Bellamy is one of the originators in the New Narrative literary movement of the early and mid 1980s. The movement attempts to use the tools of experimental fiction, like transgression, porn, gossip, and memoir, as well as French critical theory and incorporates them to narrative storytelling.[5] Bellamy was a co-editor along with, Kevin Killian, of the New Narrative anthology Writers Who Love Too Much: New Narrative, 1977–1997.[6]
Works
Bellamy published her first novel, The Letters of Mina Harker, in 1998, which follows a character from Bram Stoker's Dracula and fictionalizes her as a woman living in 1980s San Francisco.[7] The book was re-published in 2021 by Semiotext(e). She published a memoir made up of blog entries, called The Buddhist, in 2011 which follows a similar format as Dennis Cooper's The Sluts. Bellamy's book features a self-destructive affair with a third-rate self-help guru. The TV Sutras, was a 2014 memoir that draws heavily from her own experience in the cult Eckankar.[8]
Bellamy's memoir and essay collections include Pink Steam (2004), Academonia (2006), and When the Sick Rule the World (2015).[9]
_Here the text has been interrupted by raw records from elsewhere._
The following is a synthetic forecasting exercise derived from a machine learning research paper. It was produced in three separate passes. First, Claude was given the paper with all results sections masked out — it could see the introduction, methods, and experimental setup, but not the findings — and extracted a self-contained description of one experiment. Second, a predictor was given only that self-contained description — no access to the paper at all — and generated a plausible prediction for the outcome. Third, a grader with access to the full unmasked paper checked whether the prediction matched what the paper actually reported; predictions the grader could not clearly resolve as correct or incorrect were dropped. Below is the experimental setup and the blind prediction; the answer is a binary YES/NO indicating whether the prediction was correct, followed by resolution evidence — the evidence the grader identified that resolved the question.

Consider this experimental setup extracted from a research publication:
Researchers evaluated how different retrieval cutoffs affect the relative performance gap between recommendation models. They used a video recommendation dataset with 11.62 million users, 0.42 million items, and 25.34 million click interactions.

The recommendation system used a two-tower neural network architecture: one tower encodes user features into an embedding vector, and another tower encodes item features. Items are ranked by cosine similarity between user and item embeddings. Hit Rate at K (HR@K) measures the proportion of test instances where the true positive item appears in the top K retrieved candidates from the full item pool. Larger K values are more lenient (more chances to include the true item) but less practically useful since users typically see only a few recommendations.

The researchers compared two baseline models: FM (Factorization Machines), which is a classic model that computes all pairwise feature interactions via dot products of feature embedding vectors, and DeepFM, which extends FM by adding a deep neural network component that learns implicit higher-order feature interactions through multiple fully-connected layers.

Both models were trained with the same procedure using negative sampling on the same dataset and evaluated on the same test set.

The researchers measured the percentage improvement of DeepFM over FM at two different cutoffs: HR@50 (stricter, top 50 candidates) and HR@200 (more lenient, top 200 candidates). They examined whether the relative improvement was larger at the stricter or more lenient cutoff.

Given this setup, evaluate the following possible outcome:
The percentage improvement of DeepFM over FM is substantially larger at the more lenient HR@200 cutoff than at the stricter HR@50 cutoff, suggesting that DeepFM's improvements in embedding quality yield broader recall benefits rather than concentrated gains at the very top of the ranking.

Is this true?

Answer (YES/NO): NO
The writer's poetry collections include Cunt-Ups (2001), a feminist reworking of the cut-up technique practiced by William S. Burroughs and Brion Gysin, which received the Firecracker Award for Innovative Poetry, and Cunt Norton (2013).[10]
Barf Manifesto (2008), was influence by the writer's intimate and working relationship with Eileen Myles.
A collection of new essays, Bellamy Is on Our Mind, was published in 2020 by Wattis ICA/Semiotext(e).[9]
Bellamy has stated that she draws inspiration from Conceptual art and writing practices, including cut-ups and generated texts.[11]